Building Curricular Tools

Within Creating a New Vision for Public Education in Texas, Article II: The New Learning Standards, we recognize the need for a set of curricular tools to support teachers and students.  These curricular tools include supports such as lesson exemplars, annotated models of student work, samples of rigorous tasks, opportunities for student choice, project/product rubrics, professional development and professional collaboration related to the successful implementation.

II.i Guidance should be given to teachers’ daily work so they can make the content standards clear and compelling to their students for each unit of focus.

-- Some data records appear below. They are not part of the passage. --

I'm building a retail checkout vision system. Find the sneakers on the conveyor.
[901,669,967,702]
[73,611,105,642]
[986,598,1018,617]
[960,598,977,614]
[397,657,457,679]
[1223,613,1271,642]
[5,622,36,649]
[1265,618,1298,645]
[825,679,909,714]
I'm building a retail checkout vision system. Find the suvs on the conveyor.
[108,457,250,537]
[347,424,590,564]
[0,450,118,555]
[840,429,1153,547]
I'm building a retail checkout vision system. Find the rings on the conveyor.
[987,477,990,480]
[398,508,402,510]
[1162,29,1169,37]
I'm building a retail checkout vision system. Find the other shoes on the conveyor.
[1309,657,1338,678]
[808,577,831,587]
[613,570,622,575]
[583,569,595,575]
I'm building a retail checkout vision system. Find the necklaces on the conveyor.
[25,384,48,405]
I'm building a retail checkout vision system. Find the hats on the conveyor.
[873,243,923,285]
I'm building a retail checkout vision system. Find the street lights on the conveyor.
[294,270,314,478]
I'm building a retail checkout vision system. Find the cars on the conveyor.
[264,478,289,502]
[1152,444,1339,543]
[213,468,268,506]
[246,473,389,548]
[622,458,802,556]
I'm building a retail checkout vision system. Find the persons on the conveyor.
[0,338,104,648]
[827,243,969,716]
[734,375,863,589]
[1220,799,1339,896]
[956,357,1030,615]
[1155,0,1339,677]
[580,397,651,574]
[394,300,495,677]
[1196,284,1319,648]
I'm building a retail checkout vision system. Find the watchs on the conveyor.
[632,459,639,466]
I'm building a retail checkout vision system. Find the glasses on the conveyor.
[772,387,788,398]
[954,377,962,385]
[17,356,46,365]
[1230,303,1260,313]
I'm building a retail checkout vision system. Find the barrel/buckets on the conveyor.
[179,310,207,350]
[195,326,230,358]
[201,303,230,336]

Creating such an expansive set of supports can be a daunting undertaking unless it is approached strategically and with intention.  First, if we consider the learning design we strive to provide for our students, then the outcome of those learning experiences is high quality, evidence of understanding created for a global audience.  Then, if we look at our professional learning through the same lens, then the curricular tools can become the output or producible from such professional learning.  And, those curricular tools should and will be at the upmost level of quality.  And, best of all, the buy-in and understanding of purpose will be an added benefit as well!

To share an example of the overlap of professional learning and the creation of curricular tools, take a look at a few Frayer Models created this spring by teachers in my district:

Frayer Model Triangles

Frayer Model Multiplication

Frayer Model Box Plot

Frayer Model Quadratic Function

In response to a need to strengthen academic vocabulary acquisition strategies, I created a professional learning opportunity, housed within our learning management system.  The educators accessed the content of the professional learning on their own time, or with their professional learning communities.  One of the vocabulary strategies included was Frayer Models, or a specific type of graphic organizer used to display definitions, characteristics, examples, and non-examples related to a single idea.  The teachers read this article, What’s the Big Deal About Vocabulary, by Pamela J. Dunston and Andrew M. Tyminski, and designed a learning experience to include Frayer Models with their students.  Finally, the teachers captured an image of the model in their classroom and posted a comment on the embedded discussion board using one of the sentence starters below, attaching a photo of the Frayer Model used.

  • I used to think…But now I know…
  • One thing I would change next time is…
  • One benefit for my learners was…

Now, a selection of these high quality, teacher-developed supports can be added to our curriculum documents and be used for professional learning, reference, and resources for teachers in the future!

I am appreciative of my teachers’ commitment to engagement in professional learning. It is evident by the Frayer Models they contributed to the bank for their peers and the comments they posted to the discussion board that this is a valuable contribution to our curricular tools for teachers and learners alike!